There’s nothing to sharpen the morning senses like a car crash. I wake get ready and leave the apartment and then call into the town hall to get an I love Hackney badge, cause I do. As I am walking towards the town hall. I hears a blood curdling massive SCREECH. A bus is cut up by a car. There’s a woman on the bus who clearly fell over. The car moved on and I made a conscious decision to remember its number plate. The car did slow down and wait for a minute. But realising that there was no damage to the bus it simply continued. I popped in to the town hall got me badges and came out. The bus was still there – only two people on it plus the driver. As I neared the open door I heard him calling an ambulance . I stepped onto the bus and gave the driver the number of the car, swapped numbers and legged it to the train station.I was going to be late for my first meeting of the day.
Morning.
And I’m evaluating the tour of Something Dark a piece of theatre I did a while ago. The evaluation period is from August 2005 until now. It a prerequisite of The Arts Council of England who helped fund Something Dark. And evaluation is important. How can one chart development if there is no chart. Think of evaluation as cash flow projections matched to the actual cash flow. Once the two are put together one can see if the projection matches the actuality. Evaluation asks does the projection match the actuality. It’s a fascinating process. The producer of Something Dark is Geraldine Collinge, head of Britain’s number one performance poetry organisation Apples and Snakes based at Battersea Arts Centre where I spend the morning pouring over detail and figures, drinking coffee and discussing what was a wonderful, wonderful tour. But as we discover, lessons are learned. This is development.
Afternoon.
Then it’s off to The South Bank for a photo shoot with The Guardian page in G2 called “Portrait of An Artist” . It shall be in the paper on either the following Tuesday 28th or 5thNovember. The photographer is Sarah Lee and coincidentally shot Rankin a few weeks past. She’s ace and is a favourite photographer of someone I knwo at the guardian – always a good sign. We have coffee and then it’s scooting off to The Royal Academy to meet Pete Moser who is down from Morcambe to London for his fathers Birthday. Pete is meeting with the designer of Poetry international whom I have suggested as the designer for the Morcambe events. We meet, all three of us. Then me and Pete find an Irish bar in Piccadilly, to shoot the breeze and wind down after a crazy day.
Early Evening.
Finally I get a call from Andy Scott, composer and saxophonist from The Apollo Sax Quartet whom I made an album with some years ago. He is coming to London tonight to an awards ceremony for classical music – the listener awards for BBC Radio three at The Hayward Gallery at The South Bank. Pete leaves and I decide to go. Turns out to be the same awards that Fraser Trainer is on. Fraser Trainer wrote a concerto performed by internationally reknown violinist Viktoria Mullova. His concerto was inspired by a poem of mine called Advice For The Living. I realised that these two were going to one and the same event. Perfect. I haven’t got tickets but figure on calling Jude Kelly the Artistic Director and Producer of The South Bank. Jude is cool and suggests I get over to her and we can go together and set up some time to meet to talk about next years residency.
Evening.
It is absolutely perfect and a wonderful event. The Champagne and a ridiculously good line in nibbles goes down a treat. Andy Scott won an award for a piece he had written – BRILLIANT. Fraser trainer though one of three did not win. But it was still wonderful. It was good enough for me that his concerto was performed at The BBC Proms at The Royal Albert Hall last year. I still haven’t’t met him, so I hope I haven’t got me facts wrong. I’m not as much blowing my own trumpet as playing his violin. Met Roger Wright, head of Radio Three and likewise David Gallagher who produced me in a documentary about Edgar Allan Poe earlier this year. David, it turns out, is producing this show live. After the awards ceremony in The Hayward Gallery there is the accompanying concert at The Queen Elizabeth Hall.

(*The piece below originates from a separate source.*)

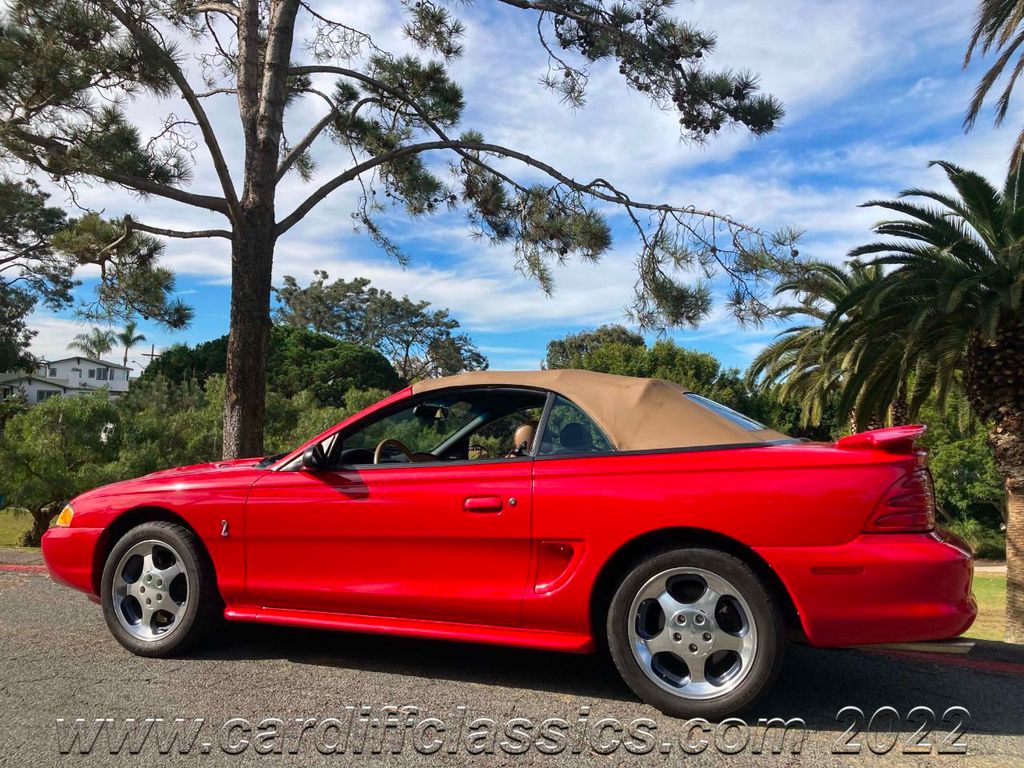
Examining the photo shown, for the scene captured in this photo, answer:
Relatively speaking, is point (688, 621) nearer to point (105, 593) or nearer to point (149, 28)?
point (105, 593)

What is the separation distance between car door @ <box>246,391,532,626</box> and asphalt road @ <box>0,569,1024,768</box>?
1.19ft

I attend the first part of the concert which follows: “Steve Martland’s Crossing The Border (1990-1). It is absolutely beautiful. And then, as it has been a long day, I leave. Warm with Champagne. Filled with fish Pie, dainty nibbles right. I slip into the south bank night. I cross the Thames and at night I could almost see the orchestra moving inside it. A flock of elbows as they push the boys. That movement multiplied in an orchestra dressed in black and white is in the choppy black waves under the scattered moon light. It’s all movements. I think about one of the questions that the Guardian asked me for the article “what music would describe your life” it asked. And my answer was not reggae nor was it funk, nor was it rap – all of which Icould have chosen beautiful work. I chose “Swan of Tuonela by jean Sibelius.
At 11.30pm I do a telephone interview with BBC London Radio and the wonderful presenter that is Tessa Dunlop. Tessa came to see Something Dark at Battersea Arts Centre a year or so ago. This interview is about The John Llewellyn Rhys Prize of which I am a judge. We have chosen the winner and the prize will be given out on December 6th at City Inn in Westminster. We end up talking about The Madonna situation. The adoption and the subject distracts our entire interview. It was, as it happens, a fully rounded interview and ended on my suggesting a favourite on the shortlist from the prize. Big mistake? No. I don’t think so. I didn’t say which the winner was. Simply “a” favourite. There are six other favourites that are on the shortlist. The interview ends at the end of the day.